All subscription events include subscriptionId. Event-specific metadata is added per verb. Prefer these over polling Dodo directly. They fire only after we've reconciled the change against our DB, so you won't see ghost activations from disputed payments.

subscription.activated

{
  "subscriptionId":    "sub_xyz",
  "apiName":           "qr.growth",          // tier api name
  "product":           "QR Generator",
  "plan":              "Growth",
  "claimingFreeTrial": false                  // true on free-trial start
}

subscription.renewed

{
  "subscriptionId": "sub_xyz",
  "validUpto":      1781827200000   // epoch ms — new period end
}

subscription.payment_failed

{
  "subscriptionId": "sub_xyz",
  "previousStatus": "active"        // status before the failure
}

subscription.cancelled

{
  "subscriptionId": "sub_xyz"
}

subscription.plan_changed

{
  "subscriptionId": "sub_xyz",
  "apiName":        "qr.business"   // new tier
}

subscription.refunded

{
  "subscriptionId": "sub_xyz",
  "paymentId":      "pay_…",
  "refundId":       "rfd_…",
  "amount":         990,             // smallest currency unit
  "refundType":     "full"           // "full" | "partial"
}

Delivery + retries

  • Endpoints have 5 seconds to respond.
  • Any non-2xx response (or timeout, or DNS failure) triggers a retry.
  • Retry schedule: 30s, 5m, 30m, 2h, 6h. After the 6th total attempt fails, the delivery is marked failed.
  • After 5 consecutive failed deliveries we email the workspace owner once.
  • After 20 consecutive failures the webhook auto-disables (status: "disabled", disabledReason: "consecutive_failures"). Re-enabling from the dashboard resets the counter.
  • You can replay any delivery from the dashboard.
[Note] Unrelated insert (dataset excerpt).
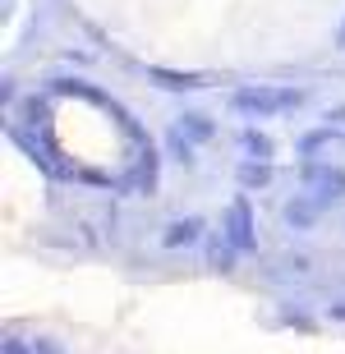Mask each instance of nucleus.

Building idempotent receivers

  • Dedupe on webhook-id (= id in the body). Retries reuse the same id.
  • Process events asynchronously: ack with 200 fast, then fan out to your worker. A slow downstream system shouldn't burn your retry budget.
  • Out-of-order delivery is possible (a retried older event can arrive after a newer one). Use createdAt when you need to enforce order.
  • During secret rotation the webhook-signature header may carry multiple v1,<sig> entries separated by spaces. Accept the delivery if any entry verifies.